Recopiez sans rien changer le passage de l'article sur la bande dessinée Aliss qui commence par « Le Journal de » et se poursuit jusqu'à « et de désillusions. ».

> _EXTRAIT_:

+---+

Le Journal de Quebec - Weekend
Patrick Senécal revisite son oeuvre en BD
Vingt ans aprés la publication du roman Aliss, une relecture trés noire du chef-d'oeuvre de Lewis Carroll signée Patrick Senécal, voici la bande dessinée pour adultes Aliss. Cette adaptation spec-taculaire et explicite du best-seller est signée Patrick Senécal et Jeik Dion, un bédé- iste au talent exceptionnel. Ce duo d'enfer en met plein la vue avec cette histoire de sexe, de drogue, de jeux de pouvoir, d'illusions et de désillusions.
Alice, belle et audacieuse héroïne de 18 ans, quitte le cégep et le cocon familial en banlieue pour s’installer à Montréal. Pour elle, c’est la ville de tous les possibles et elle a l’intention d’en profiter. Cependant, le quartier dans lequel elle s’installe est bizarre et elle est entourée d’individus louches et d’excentriques. Prête à tout, elle se lance quand même à la découverte du plaisir, de la drogue, du sexe, tout en lisant la prose de Nietzsche. Mais sera-t-elle vraiment prête à tout ?
UNIVERS NON CENSURÉ
Patrick Senécal, le maître québécois de l’horreur, explore toutes les failles et les côtés sombres de l’âme humaine dans Aliss ,oùle « pays des merveilles » apparaît en version XXX, sur 272 pages. Jeik Dion, artiste passionné aussi par l’horreur et le fantastique, a tout saisi, multipliant par son trait de crayon aiguisé les qualités du roman. Le résultat est sensationnel : un univers foisonnant, inquiétant, délirant, charnel, non censuré et très noir.
LES 20 ANS D’ALISS
En entrevue, Patrick Senécal ne tarit pas d’éloges à l’endroit de Jeik Dion, qui a travaillé pendant plus de deux ans, à temps plein, sur ce projet sociofinancé. « On voulait que le livre sorte cet automne, pour souligner les 20 ans d’Aliss .»

+---+

[Éléments du jeu de données]
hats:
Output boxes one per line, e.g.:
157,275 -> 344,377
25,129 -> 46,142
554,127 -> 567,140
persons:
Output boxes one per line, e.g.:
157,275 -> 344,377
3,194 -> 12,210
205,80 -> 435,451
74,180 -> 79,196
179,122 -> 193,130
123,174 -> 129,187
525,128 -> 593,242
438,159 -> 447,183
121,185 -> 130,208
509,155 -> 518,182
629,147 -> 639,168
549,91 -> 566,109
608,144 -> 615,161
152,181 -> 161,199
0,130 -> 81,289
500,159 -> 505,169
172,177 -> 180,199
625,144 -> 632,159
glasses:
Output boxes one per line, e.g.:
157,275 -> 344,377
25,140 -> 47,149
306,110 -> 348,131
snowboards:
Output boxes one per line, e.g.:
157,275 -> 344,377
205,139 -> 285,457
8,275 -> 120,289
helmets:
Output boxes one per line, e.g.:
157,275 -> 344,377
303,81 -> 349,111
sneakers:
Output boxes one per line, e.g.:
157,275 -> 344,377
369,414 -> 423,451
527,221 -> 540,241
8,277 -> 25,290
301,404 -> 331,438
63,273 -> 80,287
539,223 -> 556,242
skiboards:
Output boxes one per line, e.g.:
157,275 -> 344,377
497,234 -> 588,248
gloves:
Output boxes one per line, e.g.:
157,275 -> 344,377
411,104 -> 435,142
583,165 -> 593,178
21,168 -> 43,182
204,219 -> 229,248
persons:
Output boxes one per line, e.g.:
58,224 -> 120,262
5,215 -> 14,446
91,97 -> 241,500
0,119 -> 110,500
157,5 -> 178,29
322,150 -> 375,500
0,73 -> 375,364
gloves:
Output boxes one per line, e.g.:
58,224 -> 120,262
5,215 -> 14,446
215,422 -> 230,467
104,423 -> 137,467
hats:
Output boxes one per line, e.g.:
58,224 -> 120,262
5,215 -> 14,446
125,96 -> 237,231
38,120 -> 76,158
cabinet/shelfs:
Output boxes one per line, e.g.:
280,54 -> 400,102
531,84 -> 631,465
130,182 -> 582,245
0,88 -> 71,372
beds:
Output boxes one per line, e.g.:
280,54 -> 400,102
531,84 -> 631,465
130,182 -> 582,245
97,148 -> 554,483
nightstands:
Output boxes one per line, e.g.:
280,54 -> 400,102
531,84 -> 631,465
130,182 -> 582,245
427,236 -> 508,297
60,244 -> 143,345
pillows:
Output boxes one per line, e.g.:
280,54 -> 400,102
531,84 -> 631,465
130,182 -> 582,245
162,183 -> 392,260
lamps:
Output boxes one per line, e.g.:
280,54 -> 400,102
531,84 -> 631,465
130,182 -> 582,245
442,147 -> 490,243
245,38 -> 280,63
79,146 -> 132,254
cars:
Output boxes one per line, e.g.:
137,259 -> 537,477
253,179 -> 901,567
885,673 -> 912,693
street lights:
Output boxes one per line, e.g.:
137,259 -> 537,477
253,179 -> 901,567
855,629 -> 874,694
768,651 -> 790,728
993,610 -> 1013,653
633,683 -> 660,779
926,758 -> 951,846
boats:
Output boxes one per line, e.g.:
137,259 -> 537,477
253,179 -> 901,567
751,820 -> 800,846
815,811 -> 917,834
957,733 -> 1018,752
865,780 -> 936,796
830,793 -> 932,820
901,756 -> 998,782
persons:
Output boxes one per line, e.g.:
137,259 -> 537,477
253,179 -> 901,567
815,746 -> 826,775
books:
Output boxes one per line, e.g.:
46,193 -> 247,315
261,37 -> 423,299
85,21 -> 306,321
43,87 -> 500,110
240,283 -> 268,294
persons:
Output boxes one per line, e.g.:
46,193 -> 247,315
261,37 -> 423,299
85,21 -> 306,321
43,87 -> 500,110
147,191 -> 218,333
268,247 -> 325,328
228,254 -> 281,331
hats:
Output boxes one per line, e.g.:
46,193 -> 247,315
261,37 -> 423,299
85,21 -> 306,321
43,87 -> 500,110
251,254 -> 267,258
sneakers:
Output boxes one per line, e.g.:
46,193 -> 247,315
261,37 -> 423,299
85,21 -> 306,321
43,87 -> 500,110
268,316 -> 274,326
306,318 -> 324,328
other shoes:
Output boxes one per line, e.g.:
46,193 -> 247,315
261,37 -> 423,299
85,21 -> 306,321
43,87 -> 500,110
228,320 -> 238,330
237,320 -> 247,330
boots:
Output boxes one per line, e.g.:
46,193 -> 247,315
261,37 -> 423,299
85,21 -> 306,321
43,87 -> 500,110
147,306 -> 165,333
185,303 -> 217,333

+---+

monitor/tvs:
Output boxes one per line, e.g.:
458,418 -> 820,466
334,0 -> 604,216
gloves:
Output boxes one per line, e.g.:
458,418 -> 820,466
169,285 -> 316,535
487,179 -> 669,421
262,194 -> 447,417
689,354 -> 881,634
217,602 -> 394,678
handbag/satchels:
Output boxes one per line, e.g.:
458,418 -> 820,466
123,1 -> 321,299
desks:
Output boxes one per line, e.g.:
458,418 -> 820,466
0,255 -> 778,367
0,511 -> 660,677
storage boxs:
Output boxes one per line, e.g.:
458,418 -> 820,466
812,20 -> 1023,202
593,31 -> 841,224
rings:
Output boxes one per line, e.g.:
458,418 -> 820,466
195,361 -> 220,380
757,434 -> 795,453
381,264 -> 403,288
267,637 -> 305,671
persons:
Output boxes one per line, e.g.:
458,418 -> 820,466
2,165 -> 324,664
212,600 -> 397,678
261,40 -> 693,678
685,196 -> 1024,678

+---+

> _SOLUTION RÉDIGÉE_:
Le Journal de Quebec - Weekend
Patrick Senécal revisite son oeuvre en BD
Vingt ans aprés la publication du roman Aliss, une relecture trés noire du chef-d'oeuvre de Lewis Carroll signée Patrick Senécal, voici la bande dessinée pour adultes Aliss. Cette adaptation spec-taculaire et explicite du best-seller est signée Patrick Senécal et Jeik Dion, un bédé- iste au talent exceptionnel. Ce duo d'enfer en met plein la vue avec cette histoire de sexe, de drogue, de jeux de pouvoir, d'illusions et de désillusions.